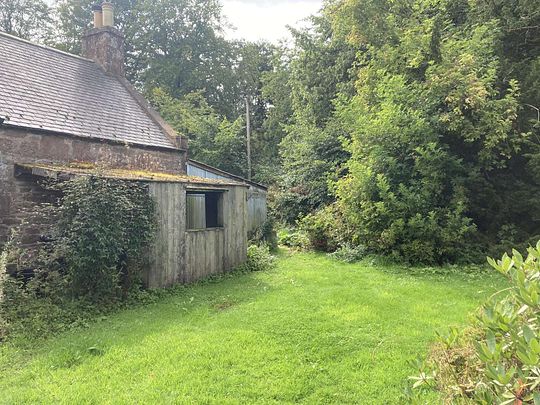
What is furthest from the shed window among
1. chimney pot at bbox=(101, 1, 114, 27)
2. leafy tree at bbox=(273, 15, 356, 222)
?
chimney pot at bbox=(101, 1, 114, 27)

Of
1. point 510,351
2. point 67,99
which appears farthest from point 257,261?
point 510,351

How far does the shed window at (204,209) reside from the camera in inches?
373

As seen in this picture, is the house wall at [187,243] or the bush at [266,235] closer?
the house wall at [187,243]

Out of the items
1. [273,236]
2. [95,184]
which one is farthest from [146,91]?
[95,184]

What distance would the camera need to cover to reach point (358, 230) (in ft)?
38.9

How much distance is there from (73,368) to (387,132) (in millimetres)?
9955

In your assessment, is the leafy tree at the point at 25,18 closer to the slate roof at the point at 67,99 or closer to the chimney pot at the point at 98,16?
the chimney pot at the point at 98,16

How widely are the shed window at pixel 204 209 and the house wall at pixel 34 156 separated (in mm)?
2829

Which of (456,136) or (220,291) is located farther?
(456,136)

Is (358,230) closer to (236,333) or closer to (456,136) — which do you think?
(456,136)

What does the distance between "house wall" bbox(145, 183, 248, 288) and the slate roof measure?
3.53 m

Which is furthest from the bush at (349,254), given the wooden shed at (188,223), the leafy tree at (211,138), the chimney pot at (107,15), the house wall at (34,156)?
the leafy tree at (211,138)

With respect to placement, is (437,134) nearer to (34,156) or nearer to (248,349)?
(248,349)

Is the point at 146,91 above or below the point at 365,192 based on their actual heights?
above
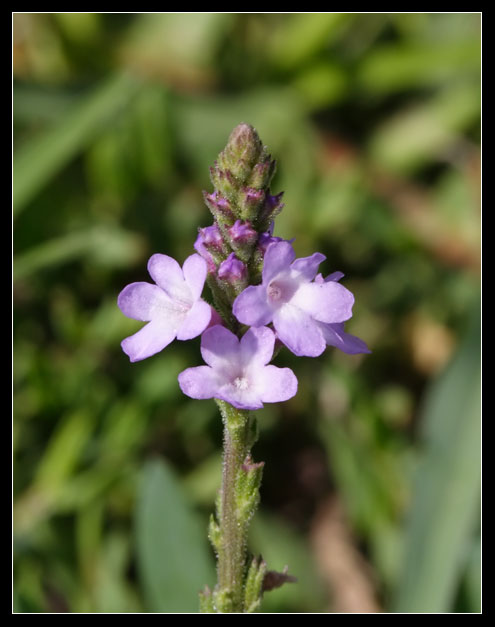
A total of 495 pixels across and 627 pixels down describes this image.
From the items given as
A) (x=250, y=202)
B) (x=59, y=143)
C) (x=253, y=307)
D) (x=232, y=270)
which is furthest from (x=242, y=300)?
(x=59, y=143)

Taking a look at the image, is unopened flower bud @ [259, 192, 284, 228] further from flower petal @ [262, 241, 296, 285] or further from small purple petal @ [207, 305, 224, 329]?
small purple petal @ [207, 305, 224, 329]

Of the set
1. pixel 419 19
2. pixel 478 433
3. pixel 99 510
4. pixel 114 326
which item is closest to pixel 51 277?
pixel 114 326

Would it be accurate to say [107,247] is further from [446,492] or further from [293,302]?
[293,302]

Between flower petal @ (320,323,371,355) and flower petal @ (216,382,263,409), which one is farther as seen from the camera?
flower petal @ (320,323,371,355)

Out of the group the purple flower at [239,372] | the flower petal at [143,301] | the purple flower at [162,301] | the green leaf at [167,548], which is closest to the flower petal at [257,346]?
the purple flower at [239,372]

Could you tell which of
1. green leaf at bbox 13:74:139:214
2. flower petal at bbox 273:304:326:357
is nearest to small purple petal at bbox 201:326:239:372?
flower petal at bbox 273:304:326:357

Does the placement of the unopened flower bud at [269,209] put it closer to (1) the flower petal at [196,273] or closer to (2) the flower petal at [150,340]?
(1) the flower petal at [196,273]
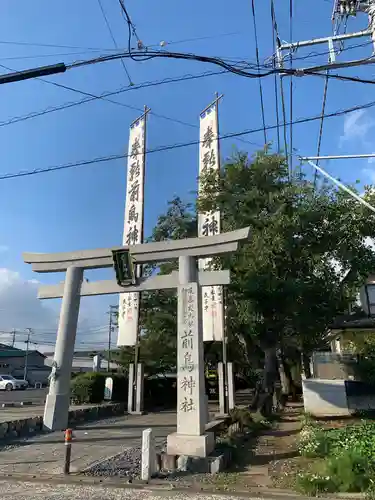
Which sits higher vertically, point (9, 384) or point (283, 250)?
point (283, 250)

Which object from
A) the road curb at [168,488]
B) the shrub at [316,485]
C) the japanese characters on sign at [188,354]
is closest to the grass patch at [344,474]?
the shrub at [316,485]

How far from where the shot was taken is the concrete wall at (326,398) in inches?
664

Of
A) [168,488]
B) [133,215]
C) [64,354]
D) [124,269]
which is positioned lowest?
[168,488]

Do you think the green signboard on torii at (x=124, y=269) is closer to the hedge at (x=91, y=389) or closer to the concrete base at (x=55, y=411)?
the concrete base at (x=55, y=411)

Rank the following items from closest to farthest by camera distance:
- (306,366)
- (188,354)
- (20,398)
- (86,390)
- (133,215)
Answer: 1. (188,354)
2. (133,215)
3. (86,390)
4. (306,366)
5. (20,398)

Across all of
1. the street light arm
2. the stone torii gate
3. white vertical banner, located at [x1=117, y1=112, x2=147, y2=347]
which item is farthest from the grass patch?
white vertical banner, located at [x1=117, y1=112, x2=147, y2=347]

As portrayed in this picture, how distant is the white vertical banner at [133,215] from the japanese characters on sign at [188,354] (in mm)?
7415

★ ★ ★ ★ ★ ★ ★

#### AIM
Could you output, unchanged, the lines of the records from the line with "Do you think the" up to and including the line with "5. (20,398)"?

#### THE RESPONSE
Do you think the green signboard on torii at (x=124, y=269) is closer to the hedge at (x=91, y=389) or closer to the concrete base at (x=55, y=411)?
the concrete base at (x=55, y=411)

Rank the following items from closest to farthest by camera distance:
- (306,366)
- (188,354)
- (20,398)
- (86,390)
- (133,215)
Answer: 1. (188,354)
2. (133,215)
3. (86,390)
4. (306,366)
5. (20,398)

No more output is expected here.